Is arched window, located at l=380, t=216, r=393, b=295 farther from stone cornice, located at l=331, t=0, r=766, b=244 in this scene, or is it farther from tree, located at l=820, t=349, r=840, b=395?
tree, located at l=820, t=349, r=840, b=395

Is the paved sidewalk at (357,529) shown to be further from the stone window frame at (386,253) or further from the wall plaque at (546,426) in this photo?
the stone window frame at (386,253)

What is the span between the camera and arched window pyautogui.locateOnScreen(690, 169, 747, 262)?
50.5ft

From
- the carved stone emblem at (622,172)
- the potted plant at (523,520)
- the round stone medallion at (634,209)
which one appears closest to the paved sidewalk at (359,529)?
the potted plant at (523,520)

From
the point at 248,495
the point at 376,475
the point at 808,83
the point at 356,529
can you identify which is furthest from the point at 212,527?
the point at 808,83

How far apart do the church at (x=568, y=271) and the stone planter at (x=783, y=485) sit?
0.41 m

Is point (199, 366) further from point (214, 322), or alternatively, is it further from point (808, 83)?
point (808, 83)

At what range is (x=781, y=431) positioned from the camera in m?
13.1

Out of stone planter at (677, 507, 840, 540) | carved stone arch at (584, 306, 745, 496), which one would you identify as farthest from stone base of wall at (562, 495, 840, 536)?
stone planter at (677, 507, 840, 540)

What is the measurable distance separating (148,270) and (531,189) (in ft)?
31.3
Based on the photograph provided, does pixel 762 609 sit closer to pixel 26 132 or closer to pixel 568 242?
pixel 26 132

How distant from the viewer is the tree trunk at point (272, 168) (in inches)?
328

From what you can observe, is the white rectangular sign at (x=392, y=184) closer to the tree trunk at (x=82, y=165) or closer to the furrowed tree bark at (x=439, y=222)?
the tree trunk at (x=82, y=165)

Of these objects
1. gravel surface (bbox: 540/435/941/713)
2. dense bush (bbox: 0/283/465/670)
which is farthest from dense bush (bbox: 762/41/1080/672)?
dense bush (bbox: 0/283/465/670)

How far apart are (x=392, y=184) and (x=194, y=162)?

### Exercise brief
Duplicate the rows from the line with "At what range" through the end of the rows, keeping every character as it appears.

### Exercise answer
At what range is (x=781, y=431) positioned from the camera in m?
13.1

Out of stone planter at (677, 507, 840, 540) | carved stone arch at (584, 306, 745, 496), which one would you identify as farthest from stone base of wall at (562, 495, 840, 536)?
stone planter at (677, 507, 840, 540)

What is the measurable distance separating (148,270) and (531,189) (in ft)?
31.3
Based on the photograph provided, does pixel 762 609 sit closer to pixel 26 132 or closer to pixel 568 242?
pixel 26 132

How distant from the viewer is the tree trunk at point (272, 168) (in inches)?
328

From what you can observe, is the white rectangular sign at (x=392, y=184) closer to the tree trunk at (x=82, y=165) or closer to the furrowed tree bark at (x=439, y=222)?
the tree trunk at (x=82, y=165)

Of these objects
1. gravel surface (bbox: 540/435/941/713)
2. dense bush (bbox: 0/283/465/670)
which is farthest from dense bush (bbox: 762/41/1080/672)?
dense bush (bbox: 0/283/465/670)

How far apart are (x=392, y=184) and (x=194, y=162)?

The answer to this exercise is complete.